| Exercise requirements |
Start with the line containing "Of the two options, the" and write out each line through the end of the listing, exactly as given.

| Data provided |
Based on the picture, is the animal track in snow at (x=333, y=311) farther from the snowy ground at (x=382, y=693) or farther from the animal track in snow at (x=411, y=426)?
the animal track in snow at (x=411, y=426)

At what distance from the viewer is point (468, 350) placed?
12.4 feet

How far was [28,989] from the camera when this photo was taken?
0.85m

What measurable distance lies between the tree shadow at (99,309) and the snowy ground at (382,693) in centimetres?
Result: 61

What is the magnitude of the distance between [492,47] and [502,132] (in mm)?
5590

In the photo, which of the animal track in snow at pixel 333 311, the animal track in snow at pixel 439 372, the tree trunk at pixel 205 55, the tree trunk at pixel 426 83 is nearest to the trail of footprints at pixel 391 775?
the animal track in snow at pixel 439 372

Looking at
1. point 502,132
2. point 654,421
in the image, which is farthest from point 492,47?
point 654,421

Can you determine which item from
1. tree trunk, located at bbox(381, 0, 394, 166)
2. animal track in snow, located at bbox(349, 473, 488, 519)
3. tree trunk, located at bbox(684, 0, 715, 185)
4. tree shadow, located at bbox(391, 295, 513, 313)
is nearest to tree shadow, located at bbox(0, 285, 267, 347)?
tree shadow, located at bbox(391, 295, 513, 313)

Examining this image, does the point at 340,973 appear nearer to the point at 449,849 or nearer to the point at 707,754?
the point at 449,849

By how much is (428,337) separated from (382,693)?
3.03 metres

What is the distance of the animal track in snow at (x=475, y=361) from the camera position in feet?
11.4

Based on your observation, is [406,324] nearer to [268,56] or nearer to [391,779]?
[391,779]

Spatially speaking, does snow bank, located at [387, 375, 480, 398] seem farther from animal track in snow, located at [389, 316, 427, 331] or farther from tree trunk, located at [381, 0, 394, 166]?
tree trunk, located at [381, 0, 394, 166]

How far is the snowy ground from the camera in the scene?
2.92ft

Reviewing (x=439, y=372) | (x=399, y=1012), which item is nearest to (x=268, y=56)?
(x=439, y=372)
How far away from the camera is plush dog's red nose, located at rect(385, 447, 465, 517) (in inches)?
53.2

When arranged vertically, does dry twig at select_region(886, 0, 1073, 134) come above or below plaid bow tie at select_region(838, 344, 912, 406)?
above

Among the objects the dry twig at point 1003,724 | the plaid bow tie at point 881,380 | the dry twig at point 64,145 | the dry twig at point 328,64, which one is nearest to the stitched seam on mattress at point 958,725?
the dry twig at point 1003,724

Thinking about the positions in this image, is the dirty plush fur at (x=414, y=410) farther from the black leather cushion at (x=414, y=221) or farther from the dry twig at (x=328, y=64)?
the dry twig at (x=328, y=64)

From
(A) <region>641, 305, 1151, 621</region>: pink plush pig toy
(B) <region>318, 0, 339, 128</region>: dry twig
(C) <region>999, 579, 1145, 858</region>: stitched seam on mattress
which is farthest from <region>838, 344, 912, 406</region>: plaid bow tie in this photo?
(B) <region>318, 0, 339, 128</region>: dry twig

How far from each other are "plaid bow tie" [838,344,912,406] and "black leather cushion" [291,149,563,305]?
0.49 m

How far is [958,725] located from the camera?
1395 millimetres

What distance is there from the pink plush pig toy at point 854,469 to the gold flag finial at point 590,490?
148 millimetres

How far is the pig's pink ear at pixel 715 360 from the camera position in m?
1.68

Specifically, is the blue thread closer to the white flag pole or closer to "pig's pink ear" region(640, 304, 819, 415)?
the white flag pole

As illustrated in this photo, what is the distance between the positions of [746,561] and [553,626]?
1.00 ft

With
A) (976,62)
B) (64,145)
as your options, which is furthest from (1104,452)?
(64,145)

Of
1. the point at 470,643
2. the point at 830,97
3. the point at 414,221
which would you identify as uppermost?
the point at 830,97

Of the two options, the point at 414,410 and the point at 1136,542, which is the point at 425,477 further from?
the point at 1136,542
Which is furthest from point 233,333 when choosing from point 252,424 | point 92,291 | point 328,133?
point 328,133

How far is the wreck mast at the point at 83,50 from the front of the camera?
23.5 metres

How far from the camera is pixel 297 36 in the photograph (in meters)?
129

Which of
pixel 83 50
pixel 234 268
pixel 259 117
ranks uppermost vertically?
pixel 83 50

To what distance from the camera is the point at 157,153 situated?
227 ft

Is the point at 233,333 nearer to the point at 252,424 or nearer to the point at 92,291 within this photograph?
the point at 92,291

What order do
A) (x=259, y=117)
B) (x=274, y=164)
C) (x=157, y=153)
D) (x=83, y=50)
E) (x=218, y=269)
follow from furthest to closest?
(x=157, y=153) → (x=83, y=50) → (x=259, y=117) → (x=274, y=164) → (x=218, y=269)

| Output below |
Of the two options, the point at 414,410 and the point at 1136,542, which is the point at 425,477 further from?
the point at 1136,542
Which is furthest from point 233,333 when choosing from point 252,424 | point 92,291 | point 328,133?
point 328,133

How far is the wreck mast at the point at 83,50 from the front of the camera?
23.5 metres

How far from the camera is pixel 297 36 in the photograph (in meters)?
129

Which of
pixel 83 50
pixel 234 268
pixel 259 117
ranks uppermost vertically?
pixel 83 50

To what distance from the camera is the point at 157,153 situated?
227 ft

Is the point at 233,333 nearer to the point at 252,424 or nearer to the point at 92,291 within this photograph?
the point at 92,291

What order do
A) (x=259, y=117)
B) (x=274, y=164)
C) (x=157, y=153)
D) (x=83, y=50)
E) (x=218, y=269)
follow from furthest to closest?
(x=157, y=153) → (x=83, y=50) → (x=259, y=117) → (x=274, y=164) → (x=218, y=269)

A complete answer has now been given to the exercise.